Tekanan Internal Usai Kemenangan Pemilu Sela

Mundurinya Starmer dipicu oleh tekanan politik internal yang meningkat setelah kemenangan Andy Burnham dalam pemilu sela pekan lalu. Burnham, mantan Wali Kota Greater Manchester, mendaftarkan diri ke parlemen dengan maksud menantang kepemimpinan Starmer dan kini menjadi kandidat kuat pengganti.

Wes Streeting, mantan menteri kesehatan yang mundur bulan lalu sebagai bentuk protes terhadap Starmer, juga menyatakan kesiapan untuk bersaing dalam bursa pemilihan pemimpin baru, sehingga persaingan diprediksi ketat.

Kritik Publik dan Isu Kebijakan

Sejak kemenangan Partai Buruh pada Juli 2024, popularitas Starmer dilaporkan menurun. Kritik diarahkan pada kegagalan memenuhi janji terkait pertumbuhan ekonomi, perbaikan layanan publik, dan penanganan krisis biaya hidup.

Langkah-langkah kabinet yang kontroversial turut memperburuk posisi Starmer, termasuk penunjukan Peter Mandelson sebagai duta besar Inggris untuk Amerika Serikat yang memicu protes di kalangan pemilih tertentu.

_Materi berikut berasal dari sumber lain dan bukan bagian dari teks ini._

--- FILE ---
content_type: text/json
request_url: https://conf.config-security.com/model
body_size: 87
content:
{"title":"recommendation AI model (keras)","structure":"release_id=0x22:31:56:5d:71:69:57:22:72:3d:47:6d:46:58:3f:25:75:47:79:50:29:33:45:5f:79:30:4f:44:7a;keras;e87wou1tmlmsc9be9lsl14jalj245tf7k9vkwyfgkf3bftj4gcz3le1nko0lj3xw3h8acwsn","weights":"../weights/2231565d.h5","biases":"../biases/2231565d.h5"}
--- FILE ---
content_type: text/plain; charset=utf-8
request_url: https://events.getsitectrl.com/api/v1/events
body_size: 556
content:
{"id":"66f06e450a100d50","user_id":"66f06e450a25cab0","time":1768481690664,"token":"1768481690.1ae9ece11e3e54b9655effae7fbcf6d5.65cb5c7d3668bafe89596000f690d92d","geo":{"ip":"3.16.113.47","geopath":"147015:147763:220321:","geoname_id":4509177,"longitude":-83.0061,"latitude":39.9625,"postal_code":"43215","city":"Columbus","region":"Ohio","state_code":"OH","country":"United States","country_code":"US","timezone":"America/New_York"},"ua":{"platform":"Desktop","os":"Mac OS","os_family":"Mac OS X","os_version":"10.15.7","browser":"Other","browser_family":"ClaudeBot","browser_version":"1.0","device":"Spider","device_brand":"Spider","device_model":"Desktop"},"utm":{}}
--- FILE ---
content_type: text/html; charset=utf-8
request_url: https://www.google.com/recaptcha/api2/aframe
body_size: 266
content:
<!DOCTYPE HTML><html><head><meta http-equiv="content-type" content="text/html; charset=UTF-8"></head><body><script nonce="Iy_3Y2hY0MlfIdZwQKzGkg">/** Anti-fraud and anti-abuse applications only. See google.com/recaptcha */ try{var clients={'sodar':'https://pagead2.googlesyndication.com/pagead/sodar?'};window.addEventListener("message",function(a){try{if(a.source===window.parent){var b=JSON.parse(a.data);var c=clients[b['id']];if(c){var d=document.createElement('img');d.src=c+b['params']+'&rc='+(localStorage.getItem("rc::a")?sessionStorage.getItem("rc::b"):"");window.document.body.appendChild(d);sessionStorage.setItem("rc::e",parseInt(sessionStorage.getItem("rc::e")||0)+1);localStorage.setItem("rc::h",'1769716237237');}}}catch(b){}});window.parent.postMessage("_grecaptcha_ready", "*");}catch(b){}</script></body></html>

Reaksi Internasional dan Dampak Politik

Pengunduran diri Starmer menarik perhatian internasional. Mantan Presiden AS Donald Trump menulis di media sosialnya mengaitkan kejatuhan Starmer dengan isu imigrasi dan energi terbarukan: “Keir Starmer akan mundur sebagai Perdana Menteri Inggris. Dia gagal total dalam dua urusan sangat penting: IMIGRASI DAN ENERGI. Saya mendoakan yang terbaik untuknya!”

Hubungan antara Starmer dan Trump dilaporkan merenggang dalam beberapa bulan terakhir, termasuk terkait keengganan Inggris untuk terlibat dalam konflik di Iran. Di sisi lain, Starmer mendapat pujian atas upayanya menggalang dukungan Eropa untuk Ukraina dan tindakan meredam gejolak ekonomi akibat konflik Timur Tengah.

Sejarah Politik Inggris dan Dampak Jangka Pendek

Mundurnya Starmer menegaskan pola ketidakstabilan politik di Inggris dalam satu dekade terakhir. Ia tercatat sebagai perdana menteri keenam yang lengser prematur dalam sepuluh tahun terakhir setelah David Cameron, Theresa May, Boris Johnson, Liz Truss, dan Rishi Sunak.

Pengumuman tersebut bertepatan sehari sebelum peringatan 10 tahun referendum Brexit—momen yang terus membayangi dinamika politik dan ekonomi Inggris sejak 2016. Dengan kursi perdana menteri kembali kosong, Partai Buruh kini memasuki proses pemilihan pemimpin baru di tengah tekanan publik dan pergeseran dukungan politik.